> [Provided records]:
******

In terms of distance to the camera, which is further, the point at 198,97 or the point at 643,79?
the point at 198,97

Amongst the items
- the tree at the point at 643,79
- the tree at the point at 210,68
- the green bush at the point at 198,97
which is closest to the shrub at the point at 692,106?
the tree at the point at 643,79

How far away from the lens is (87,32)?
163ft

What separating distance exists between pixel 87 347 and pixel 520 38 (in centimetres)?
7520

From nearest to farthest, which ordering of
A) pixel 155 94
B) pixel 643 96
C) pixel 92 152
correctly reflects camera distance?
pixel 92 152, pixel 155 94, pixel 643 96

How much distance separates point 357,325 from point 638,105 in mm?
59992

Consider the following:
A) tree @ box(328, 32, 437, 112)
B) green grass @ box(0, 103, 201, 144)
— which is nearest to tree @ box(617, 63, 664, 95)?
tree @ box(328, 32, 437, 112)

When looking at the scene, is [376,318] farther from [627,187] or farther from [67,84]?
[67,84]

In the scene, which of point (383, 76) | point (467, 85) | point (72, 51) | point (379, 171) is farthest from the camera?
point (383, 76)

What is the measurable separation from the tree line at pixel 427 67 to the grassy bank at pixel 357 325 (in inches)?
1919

******

> [Directions for this task]:
Copy out all of the material above word for word, leaving every line unchanged.

> [Correct answer]:
In terms of distance to the camera, which is further, the point at 198,97 or the point at 643,79?
the point at 198,97

Amongst the items
- the tree at the point at 643,79
- the tree at the point at 210,68
- the green bush at the point at 198,97
which is closest to the shrub at the point at 692,106?
the tree at the point at 643,79

How far away from the lens is (87,32)?
163ft

What separating distance exists between pixel 87 347 and pixel 520 38 (in centimetres)?
7520

From nearest to farthest, which ordering of
A) pixel 155 94
B) pixel 643 96
C) pixel 92 152
correctly reflects camera distance?
pixel 92 152, pixel 155 94, pixel 643 96

How much distance separates point 357,325 from point 638,105 in mm?
59992

Consider the following:
A) tree @ box(328, 32, 437, 112)
B) green grass @ box(0, 103, 201, 144)
— which is nearest to tree @ box(617, 63, 664, 95)?
tree @ box(328, 32, 437, 112)

When looking at the scene, is [376,318] farther from [627,187] or farther from [67,84]?
[67,84]

In the scene, which of point (383, 76) | point (467, 85) | point (72, 51) | point (379, 171) is farthest from the camera?
point (383, 76)

What is the measurable separation from the tree line at pixel 427 67 to the grassy bank at pixel 357 325 (in inches)?
1919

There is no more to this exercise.